Apparently there is a desperate need for transparency when it comes to drone usage. According to truth-out.org, "the fact that most American citizens know nothing about drone attacks is no accident. Although the White House says that President Barack Obama authorizes many of the drone strikes himself, it does not acknowledge or comment on specific attacks. Names of the targets are not provided – and sometimes not even known by the CIA itself – and the U.S. does not need to provide evidence to anyone to show that the killings are warranted."
So can simply increasing drone awareness and the legal implications of drone warfare be enough to generate responsible use of drone strikes? Ostensibly so. On Tuesday Charlottesville, Virginia, became the first U.S. city to pass anti-drone legislation. Now, I realize that there are two separate issues at work in these two cases. The UN investigation is focused mainly on civilian casualties abroad and fighting the War on Terror. The Virginia resolution, on the other hand, deals mostly with privacy rights and the surveillance capabilities of drone technology. I believe that the two are interrelated.
Emmerson asserted that the UN panel is for the purpose of promoting legal safeguards internationally.
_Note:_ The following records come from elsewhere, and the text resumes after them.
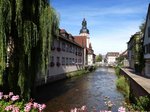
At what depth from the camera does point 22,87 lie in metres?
14.0

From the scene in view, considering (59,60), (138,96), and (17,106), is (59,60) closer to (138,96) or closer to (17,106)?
(138,96)

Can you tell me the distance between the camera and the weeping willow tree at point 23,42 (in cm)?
1309

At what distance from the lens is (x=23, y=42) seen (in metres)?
13.8

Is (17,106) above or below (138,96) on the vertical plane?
above

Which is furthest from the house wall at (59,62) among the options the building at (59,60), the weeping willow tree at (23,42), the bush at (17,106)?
the bush at (17,106)

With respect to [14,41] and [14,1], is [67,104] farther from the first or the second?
[14,1]

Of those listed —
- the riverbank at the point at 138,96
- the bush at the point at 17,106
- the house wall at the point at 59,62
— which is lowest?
the riverbank at the point at 138,96

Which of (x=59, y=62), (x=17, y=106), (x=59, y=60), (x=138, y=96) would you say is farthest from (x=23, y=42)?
(x=59, y=60)

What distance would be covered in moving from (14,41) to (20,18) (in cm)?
139

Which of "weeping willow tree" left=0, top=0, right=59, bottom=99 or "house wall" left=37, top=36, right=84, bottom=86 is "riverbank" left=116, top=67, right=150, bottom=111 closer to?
"weeping willow tree" left=0, top=0, right=59, bottom=99

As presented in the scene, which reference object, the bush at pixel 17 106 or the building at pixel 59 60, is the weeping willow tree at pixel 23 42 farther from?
the building at pixel 59 60

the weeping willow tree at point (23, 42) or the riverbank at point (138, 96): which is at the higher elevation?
the weeping willow tree at point (23, 42)

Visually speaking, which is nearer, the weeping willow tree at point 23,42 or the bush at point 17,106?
the bush at point 17,106

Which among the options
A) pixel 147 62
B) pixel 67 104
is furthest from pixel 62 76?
pixel 67 104
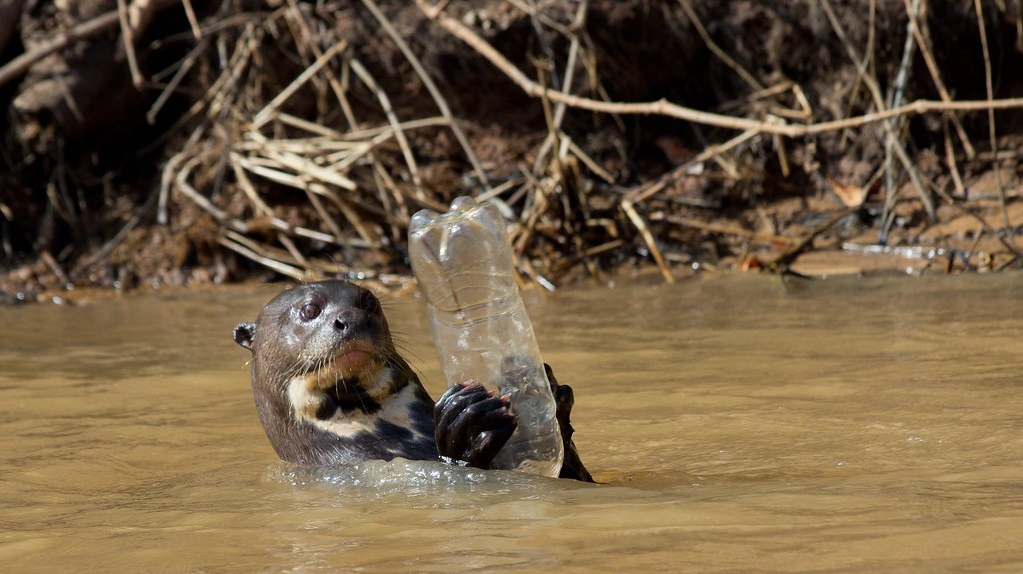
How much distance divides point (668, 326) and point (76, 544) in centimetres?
276

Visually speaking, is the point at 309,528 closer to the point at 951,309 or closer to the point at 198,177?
the point at 951,309

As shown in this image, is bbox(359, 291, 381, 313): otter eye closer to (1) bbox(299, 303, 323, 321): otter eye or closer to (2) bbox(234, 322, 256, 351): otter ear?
(1) bbox(299, 303, 323, 321): otter eye

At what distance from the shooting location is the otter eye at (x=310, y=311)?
8.69ft

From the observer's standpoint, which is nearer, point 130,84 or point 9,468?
point 9,468

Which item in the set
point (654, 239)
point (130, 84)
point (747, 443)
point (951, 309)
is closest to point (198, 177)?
point (130, 84)

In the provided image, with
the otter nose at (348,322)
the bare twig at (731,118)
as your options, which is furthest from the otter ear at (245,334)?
the bare twig at (731,118)

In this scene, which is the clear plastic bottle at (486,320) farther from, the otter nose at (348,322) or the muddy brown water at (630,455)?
the otter nose at (348,322)

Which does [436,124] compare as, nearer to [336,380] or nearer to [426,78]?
[426,78]

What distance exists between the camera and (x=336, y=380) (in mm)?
2602

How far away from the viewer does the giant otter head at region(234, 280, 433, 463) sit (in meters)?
2.58

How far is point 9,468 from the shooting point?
2.94 metres

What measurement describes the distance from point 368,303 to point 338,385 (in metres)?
0.18

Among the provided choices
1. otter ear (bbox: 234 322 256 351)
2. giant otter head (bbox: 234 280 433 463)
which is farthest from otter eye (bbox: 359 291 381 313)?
otter ear (bbox: 234 322 256 351)

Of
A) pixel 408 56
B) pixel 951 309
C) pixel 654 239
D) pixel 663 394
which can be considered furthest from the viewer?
pixel 408 56
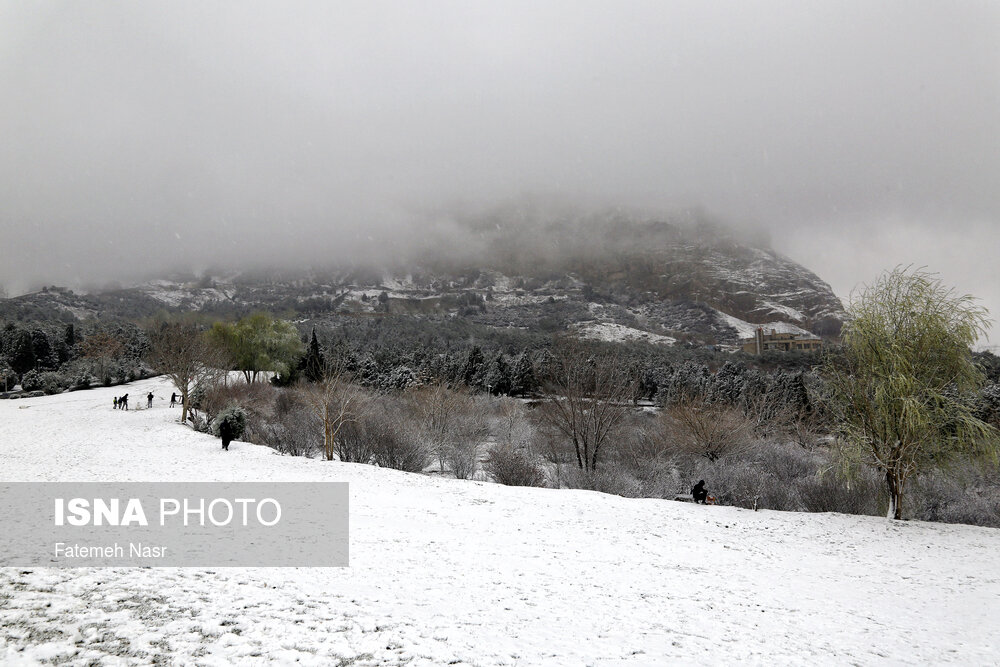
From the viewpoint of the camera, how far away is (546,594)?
8562mm

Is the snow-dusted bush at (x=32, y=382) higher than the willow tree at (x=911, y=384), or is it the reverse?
the willow tree at (x=911, y=384)

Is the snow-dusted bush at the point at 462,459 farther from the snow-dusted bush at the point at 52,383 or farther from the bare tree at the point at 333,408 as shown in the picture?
the snow-dusted bush at the point at 52,383

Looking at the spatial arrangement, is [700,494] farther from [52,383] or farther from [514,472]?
[52,383]

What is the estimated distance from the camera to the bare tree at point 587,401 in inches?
1129

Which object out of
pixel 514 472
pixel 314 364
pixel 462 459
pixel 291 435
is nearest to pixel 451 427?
pixel 462 459

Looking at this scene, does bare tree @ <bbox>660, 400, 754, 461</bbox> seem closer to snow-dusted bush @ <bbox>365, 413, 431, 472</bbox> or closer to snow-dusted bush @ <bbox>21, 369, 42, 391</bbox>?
snow-dusted bush @ <bbox>365, 413, 431, 472</bbox>

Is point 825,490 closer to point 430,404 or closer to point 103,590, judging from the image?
point 103,590

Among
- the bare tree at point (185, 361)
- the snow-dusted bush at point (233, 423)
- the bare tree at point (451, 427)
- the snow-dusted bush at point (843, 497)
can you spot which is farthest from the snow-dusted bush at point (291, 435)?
the snow-dusted bush at point (843, 497)

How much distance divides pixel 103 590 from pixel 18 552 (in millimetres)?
2979

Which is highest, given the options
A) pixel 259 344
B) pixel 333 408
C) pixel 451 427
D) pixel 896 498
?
pixel 259 344

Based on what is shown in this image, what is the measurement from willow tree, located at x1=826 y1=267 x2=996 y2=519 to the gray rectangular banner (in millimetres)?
18163

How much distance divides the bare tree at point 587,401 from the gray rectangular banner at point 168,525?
16.3 metres

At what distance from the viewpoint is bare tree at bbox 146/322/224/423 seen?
34703 millimetres

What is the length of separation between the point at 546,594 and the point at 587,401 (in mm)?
21388
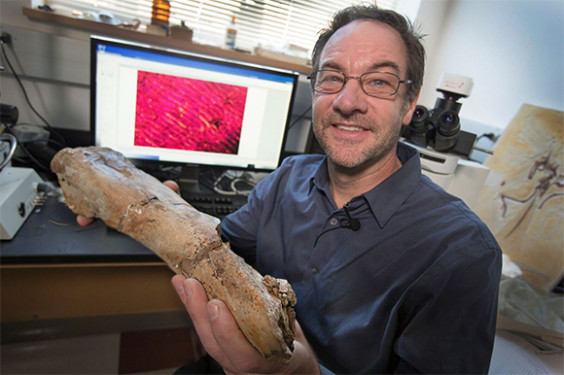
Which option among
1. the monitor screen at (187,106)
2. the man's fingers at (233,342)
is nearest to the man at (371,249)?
the man's fingers at (233,342)

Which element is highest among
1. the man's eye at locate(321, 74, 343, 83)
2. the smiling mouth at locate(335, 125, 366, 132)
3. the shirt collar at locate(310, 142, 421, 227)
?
the man's eye at locate(321, 74, 343, 83)

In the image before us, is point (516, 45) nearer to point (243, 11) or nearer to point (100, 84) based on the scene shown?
point (243, 11)

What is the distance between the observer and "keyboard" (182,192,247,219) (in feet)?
3.67

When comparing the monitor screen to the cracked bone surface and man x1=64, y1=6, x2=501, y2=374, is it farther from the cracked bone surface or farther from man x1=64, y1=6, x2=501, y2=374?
man x1=64, y1=6, x2=501, y2=374

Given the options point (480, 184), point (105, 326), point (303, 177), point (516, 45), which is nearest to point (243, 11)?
point (303, 177)

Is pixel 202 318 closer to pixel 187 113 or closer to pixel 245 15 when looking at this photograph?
pixel 187 113

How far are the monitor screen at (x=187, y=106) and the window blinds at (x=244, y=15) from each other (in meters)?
0.26

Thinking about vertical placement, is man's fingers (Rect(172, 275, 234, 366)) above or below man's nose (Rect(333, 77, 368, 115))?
below

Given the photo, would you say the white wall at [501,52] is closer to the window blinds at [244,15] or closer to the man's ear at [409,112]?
the man's ear at [409,112]

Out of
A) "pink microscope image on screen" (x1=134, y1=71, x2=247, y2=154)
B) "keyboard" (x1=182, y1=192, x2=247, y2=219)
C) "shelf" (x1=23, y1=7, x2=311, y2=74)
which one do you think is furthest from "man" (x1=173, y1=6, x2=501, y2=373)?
"shelf" (x1=23, y1=7, x2=311, y2=74)

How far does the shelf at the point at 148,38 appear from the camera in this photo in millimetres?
1200

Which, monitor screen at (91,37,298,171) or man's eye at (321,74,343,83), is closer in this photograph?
man's eye at (321,74,343,83)

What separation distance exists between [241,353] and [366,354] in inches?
12.5

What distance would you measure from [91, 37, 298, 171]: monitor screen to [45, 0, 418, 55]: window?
0.26 meters
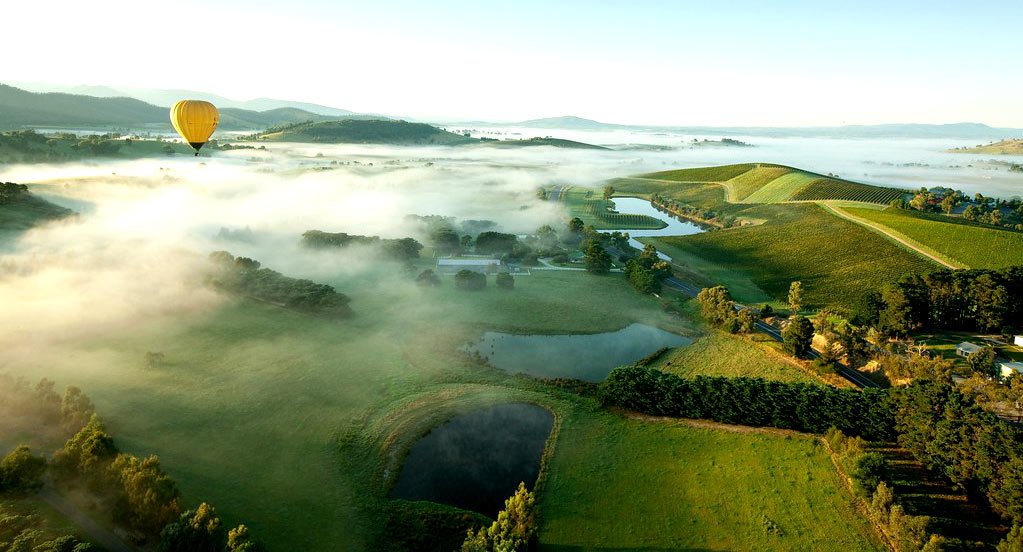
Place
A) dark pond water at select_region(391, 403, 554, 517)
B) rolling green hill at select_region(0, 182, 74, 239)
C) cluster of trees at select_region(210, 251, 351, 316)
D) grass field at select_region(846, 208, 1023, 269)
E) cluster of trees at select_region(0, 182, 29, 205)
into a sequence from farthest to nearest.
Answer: cluster of trees at select_region(0, 182, 29, 205)
rolling green hill at select_region(0, 182, 74, 239)
grass field at select_region(846, 208, 1023, 269)
cluster of trees at select_region(210, 251, 351, 316)
dark pond water at select_region(391, 403, 554, 517)

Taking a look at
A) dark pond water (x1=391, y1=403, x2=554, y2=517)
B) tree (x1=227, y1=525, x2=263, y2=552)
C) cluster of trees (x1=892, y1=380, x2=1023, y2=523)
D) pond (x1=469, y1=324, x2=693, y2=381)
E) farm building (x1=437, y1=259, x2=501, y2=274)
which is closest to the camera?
tree (x1=227, y1=525, x2=263, y2=552)

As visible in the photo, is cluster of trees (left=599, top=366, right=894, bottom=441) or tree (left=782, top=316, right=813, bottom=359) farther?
tree (left=782, top=316, right=813, bottom=359)

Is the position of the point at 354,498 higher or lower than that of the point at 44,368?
lower

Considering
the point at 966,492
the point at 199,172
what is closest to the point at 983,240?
the point at 966,492

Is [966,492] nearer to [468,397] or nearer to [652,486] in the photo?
[652,486]

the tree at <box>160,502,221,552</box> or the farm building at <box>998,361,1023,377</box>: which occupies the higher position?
the farm building at <box>998,361,1023,377</box>

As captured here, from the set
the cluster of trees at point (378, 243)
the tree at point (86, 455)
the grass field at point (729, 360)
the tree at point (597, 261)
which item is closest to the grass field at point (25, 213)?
the cluster of trees at point (378, 243)

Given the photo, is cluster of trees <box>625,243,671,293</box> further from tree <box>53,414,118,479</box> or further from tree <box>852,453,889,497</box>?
tree <box>53,414,118,479</box>

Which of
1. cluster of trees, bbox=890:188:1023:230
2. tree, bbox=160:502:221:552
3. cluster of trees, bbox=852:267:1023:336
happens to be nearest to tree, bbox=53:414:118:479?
tree, bbox=160:502:221:552
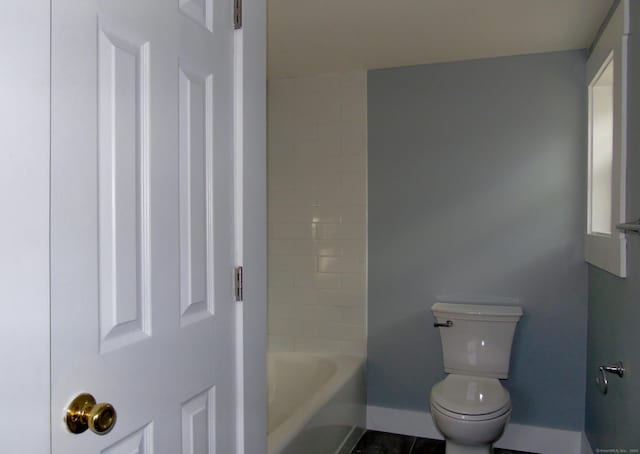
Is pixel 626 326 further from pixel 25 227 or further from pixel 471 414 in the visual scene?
pixel 25 227

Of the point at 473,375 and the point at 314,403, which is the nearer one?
the point at 314,403

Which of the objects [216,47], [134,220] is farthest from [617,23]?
[134,220]

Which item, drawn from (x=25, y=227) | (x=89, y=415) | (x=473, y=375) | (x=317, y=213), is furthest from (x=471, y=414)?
(x=25, y=227)

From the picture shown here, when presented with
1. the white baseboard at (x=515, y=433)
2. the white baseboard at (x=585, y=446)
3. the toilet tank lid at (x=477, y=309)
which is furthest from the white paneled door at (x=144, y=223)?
the white baseboard at (x=585, y=446)

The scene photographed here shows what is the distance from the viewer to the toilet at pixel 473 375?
2467 mm

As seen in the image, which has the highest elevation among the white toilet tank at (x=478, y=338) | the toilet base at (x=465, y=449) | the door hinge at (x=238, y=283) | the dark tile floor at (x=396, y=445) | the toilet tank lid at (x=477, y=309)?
the door hinge at (x=238, y=283)

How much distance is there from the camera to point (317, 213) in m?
3.34

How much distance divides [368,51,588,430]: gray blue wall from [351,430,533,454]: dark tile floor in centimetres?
19

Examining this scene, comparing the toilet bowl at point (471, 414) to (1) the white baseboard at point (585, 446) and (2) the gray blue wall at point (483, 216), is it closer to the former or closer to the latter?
(2) the gray blue wall at point (483, 216)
The Virginia "no drone zone" has also been driven by a need for legal protection. U.S. News and World Report quotes Amie Stepanovich, a lawyer who helped pass the resolution, as saying, "lawmakers should be looking at [drone privacy] issues now in order to ensure that there are safeguards in place to protect individual privacy from these invasive technologies."
So, the need for legal protection from the threat that drones pose is a transcendent value. As the UN panel brings more attention to drones and how they are used, following in Charlottesville's example, more and more cities may decide that they need legal protection from drones too. This will make it extremely easy for the UN to advise policy changes in the U.S. regarding drone usage if that is what the panel finds should happen. Privacy issues will mobilize domestic support for more transparent drone policy. The UN panel will be able to use this public opinion momentum to enact lasting change regarding drone warfare. The end result is that Americans will have more privacy and civilians abroad will be less dead. Everybody wins.